Luego Julio le contaba que, a causa de la pasividad del Gobierno, la agitación se extendía a toda España.
– Lo que ocurre en Zaragoza, por ejemplo, es célebre -decía.
– ¿En Zaragoza…?
– Sí. En Zaragoza hay huelga. Pero una huelga general, que al prolongarse crea curiosísimos problemas. Por ejemplo el de los niños… Los huelguistas zaragozanos carecen de reservas. Por ello gran número de familias se encuentran en la más absoluta miseria.
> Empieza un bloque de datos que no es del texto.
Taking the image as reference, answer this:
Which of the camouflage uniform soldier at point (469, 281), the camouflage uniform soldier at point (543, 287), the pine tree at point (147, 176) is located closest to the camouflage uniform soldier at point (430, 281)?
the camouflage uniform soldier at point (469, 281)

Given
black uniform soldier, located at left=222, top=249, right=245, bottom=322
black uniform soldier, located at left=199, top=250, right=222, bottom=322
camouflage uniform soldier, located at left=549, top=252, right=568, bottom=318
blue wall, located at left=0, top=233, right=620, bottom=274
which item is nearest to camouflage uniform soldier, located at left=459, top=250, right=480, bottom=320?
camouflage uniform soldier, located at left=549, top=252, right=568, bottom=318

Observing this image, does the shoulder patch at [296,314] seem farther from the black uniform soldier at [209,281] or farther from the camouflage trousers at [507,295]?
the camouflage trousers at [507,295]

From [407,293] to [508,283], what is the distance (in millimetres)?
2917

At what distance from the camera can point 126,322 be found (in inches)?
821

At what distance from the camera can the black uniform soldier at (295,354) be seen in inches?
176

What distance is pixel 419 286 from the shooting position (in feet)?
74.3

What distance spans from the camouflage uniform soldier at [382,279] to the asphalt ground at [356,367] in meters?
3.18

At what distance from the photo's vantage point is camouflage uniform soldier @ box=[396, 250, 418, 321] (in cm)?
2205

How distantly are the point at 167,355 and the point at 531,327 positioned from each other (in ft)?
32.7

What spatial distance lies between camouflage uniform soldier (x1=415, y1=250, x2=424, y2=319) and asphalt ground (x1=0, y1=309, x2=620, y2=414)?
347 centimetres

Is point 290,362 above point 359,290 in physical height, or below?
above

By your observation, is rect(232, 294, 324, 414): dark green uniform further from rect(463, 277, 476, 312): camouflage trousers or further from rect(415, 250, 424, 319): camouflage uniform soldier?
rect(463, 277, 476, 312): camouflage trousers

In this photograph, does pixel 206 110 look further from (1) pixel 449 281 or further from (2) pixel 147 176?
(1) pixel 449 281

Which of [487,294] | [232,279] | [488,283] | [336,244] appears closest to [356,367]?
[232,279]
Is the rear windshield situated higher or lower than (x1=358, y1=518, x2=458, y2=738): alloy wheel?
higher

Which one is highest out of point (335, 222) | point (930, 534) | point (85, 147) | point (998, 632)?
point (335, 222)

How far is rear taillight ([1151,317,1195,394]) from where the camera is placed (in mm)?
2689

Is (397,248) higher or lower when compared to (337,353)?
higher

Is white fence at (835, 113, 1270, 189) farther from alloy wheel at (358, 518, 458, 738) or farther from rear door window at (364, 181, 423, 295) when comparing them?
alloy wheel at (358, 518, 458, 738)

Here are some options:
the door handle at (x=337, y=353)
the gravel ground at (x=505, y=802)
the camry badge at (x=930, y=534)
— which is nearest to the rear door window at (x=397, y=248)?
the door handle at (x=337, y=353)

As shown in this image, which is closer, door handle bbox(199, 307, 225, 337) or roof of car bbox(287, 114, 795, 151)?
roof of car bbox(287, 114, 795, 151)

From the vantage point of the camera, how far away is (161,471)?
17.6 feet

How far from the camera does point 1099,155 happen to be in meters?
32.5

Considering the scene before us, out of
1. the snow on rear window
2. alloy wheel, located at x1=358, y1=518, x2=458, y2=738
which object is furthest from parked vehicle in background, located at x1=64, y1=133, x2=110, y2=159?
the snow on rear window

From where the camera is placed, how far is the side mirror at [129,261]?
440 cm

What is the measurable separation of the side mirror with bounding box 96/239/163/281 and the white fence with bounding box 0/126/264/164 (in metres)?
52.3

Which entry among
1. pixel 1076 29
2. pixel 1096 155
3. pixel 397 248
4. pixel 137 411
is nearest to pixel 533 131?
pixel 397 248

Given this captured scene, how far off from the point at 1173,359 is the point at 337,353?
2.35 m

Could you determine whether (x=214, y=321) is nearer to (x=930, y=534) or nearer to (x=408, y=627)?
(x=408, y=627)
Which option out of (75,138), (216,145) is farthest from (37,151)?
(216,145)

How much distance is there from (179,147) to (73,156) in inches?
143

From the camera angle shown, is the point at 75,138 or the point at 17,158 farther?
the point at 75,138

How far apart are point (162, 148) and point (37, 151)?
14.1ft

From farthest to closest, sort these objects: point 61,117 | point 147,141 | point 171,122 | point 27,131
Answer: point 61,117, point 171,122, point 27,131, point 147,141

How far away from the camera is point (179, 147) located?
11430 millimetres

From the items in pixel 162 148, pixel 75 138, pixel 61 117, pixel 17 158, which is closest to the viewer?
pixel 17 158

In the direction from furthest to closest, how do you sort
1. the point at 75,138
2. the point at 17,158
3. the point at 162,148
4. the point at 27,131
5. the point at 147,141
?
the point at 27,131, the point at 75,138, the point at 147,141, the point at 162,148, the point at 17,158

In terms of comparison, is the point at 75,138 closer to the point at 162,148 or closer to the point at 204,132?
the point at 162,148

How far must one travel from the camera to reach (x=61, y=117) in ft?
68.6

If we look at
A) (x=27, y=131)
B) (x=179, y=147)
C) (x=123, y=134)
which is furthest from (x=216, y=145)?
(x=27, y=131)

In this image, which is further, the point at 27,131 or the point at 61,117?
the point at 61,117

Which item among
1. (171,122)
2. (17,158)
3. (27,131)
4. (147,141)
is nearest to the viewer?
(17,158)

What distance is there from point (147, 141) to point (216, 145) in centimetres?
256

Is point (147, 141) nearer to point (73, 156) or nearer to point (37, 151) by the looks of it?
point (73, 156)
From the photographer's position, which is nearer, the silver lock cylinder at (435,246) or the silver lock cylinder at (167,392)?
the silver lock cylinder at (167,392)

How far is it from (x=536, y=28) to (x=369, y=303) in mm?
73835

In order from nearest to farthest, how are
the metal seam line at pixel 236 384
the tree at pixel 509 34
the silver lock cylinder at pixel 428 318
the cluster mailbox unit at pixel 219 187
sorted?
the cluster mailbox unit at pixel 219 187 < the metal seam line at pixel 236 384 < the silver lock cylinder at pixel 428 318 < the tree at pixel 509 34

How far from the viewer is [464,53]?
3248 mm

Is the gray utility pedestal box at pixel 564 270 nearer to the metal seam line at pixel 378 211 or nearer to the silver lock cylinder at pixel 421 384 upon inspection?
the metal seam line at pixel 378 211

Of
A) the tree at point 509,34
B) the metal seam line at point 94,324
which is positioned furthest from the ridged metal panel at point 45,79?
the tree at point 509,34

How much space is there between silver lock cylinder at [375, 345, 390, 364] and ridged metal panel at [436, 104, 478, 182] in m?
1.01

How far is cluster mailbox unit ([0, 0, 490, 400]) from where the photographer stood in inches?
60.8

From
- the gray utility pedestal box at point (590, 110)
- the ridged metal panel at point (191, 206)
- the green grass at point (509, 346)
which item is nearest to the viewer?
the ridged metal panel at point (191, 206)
Las Organizaciones Sindicales acaban de preguntar a los Sindicatos de las cuatro provincias catalanas si están dispuestos a recoger quinientos hijos de huelguistas, y repartirlos entre afiliados mientras dure el conflicto.
El camarero abrió los ojos.
– ¿Y qué han respondido los Sindicatos?
– ¡Ah! Ahí está la cosa. En Barcelona han salido trescientos voluntarios. Pero otros han alegado que Cataluña está harta de hacer de nodriza, y han recordado que en Aragón se los llama con más que excesiva frecuencia «perros catalanes».
El camarero estaba impaciente.
– Así, pues… ¿los doscientos niños que faltan…?
– Pues… ya te lo puedes figurar. Habrá que repartirlos entre Lérida, Tarragona y Gerona.
– ¿Gerona…? ¿Van a venir aquí niños de Zaragoza?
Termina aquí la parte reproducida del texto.